>> begin

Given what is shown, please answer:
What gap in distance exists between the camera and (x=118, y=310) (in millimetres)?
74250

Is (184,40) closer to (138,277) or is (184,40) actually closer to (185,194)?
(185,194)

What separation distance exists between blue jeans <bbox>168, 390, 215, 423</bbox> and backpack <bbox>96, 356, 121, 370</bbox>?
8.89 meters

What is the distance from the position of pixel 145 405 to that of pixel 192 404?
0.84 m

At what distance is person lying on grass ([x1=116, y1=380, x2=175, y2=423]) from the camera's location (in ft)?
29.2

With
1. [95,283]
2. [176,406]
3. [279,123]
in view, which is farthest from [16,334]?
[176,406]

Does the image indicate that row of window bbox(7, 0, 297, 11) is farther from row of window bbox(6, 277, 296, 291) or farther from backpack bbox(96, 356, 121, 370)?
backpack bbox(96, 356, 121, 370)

>> end

**Work to do**
Copy out every entry above word for word, each of its lines unchanged.

**Response to this exercise**
Given what is shown, please answer:
What gap in distance exists between the camera and (x=118, y=310) (in millimetres)?
74250

Is (184,40) closer to (138,277) or is (184,40) actually closer to (185,194)?
(185,194)

What separation distance exists between blue jeans <bbox>168, 390, 215, 423</bbox> and backpack <bbox>96, 356, 121, 370</bbox>?
8.89 meters

What is the distance from the position of pixel 145 405 to that of pixel 192 404?
0.84 m

At what distance is person lying on grass ([x1=116, y1=380, x2=175, y2=423]) from the camera's location (in ft)?
29.2

With
1. [95,283]
2. [176,406]
3. [279,123]
in view, which is farthest from [16,334]?
[176,406]

Does the image indicate that row of window bbox(7, 0, 297, 11) is farther from row of window bbox(6, 277, 296, 291) or farther from backpack bbox(96, 356, 121, 370)?
backpack bbox(96, 356, 121, 370)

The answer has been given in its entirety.